## Perintah Tertulis
Pilih setiap baris di item berikut yang memuat kata "above", lalu salin baris-baris itu.

----------------

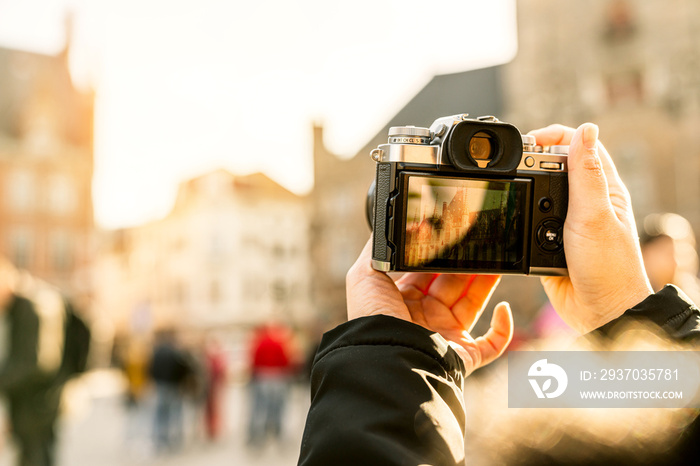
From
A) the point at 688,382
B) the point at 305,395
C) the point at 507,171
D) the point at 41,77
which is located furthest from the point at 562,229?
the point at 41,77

----------------

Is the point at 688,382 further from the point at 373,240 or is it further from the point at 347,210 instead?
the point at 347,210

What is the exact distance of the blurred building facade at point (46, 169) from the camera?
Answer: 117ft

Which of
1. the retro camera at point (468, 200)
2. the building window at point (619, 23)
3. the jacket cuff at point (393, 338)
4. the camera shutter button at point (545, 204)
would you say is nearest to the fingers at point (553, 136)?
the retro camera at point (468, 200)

----------------

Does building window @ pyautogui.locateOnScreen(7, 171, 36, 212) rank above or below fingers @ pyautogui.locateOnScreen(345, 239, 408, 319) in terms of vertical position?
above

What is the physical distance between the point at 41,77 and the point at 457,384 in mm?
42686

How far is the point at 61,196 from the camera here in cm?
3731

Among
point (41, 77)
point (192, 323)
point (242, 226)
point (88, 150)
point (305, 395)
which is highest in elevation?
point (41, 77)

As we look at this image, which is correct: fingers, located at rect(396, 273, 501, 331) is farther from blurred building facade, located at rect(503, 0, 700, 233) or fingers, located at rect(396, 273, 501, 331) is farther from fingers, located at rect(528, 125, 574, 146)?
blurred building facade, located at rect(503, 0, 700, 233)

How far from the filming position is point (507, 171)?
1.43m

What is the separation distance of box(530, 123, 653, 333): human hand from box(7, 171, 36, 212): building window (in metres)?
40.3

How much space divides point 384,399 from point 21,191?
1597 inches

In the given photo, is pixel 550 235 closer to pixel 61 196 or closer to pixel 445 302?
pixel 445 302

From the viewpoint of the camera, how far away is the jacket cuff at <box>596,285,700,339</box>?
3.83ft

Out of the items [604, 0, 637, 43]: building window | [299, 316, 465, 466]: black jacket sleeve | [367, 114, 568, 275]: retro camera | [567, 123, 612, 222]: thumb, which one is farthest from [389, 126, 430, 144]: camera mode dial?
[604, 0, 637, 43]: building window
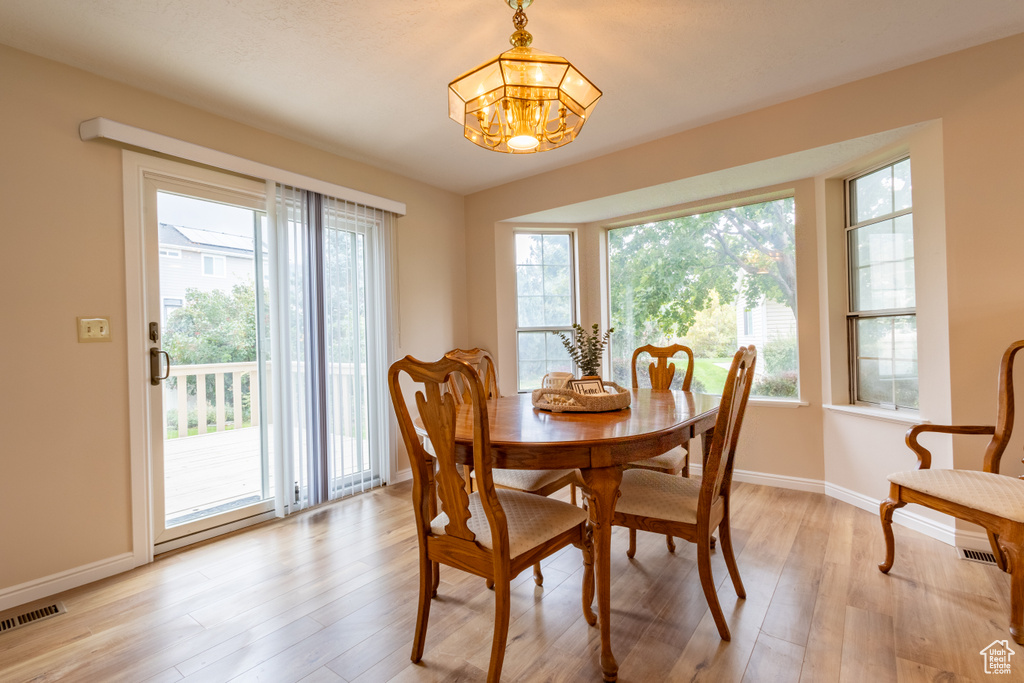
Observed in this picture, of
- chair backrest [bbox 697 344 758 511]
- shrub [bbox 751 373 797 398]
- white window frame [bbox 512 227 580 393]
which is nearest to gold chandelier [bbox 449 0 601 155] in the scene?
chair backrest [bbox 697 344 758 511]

----------------

## Penyelesaian Soal
Does building window @ pyautogui.locateOnScreen(7, 171, 36, 212) rank above or below fingers @ pyautogui.locateOnScreen(345, 239, 408, 319) in terms of vertical position?
above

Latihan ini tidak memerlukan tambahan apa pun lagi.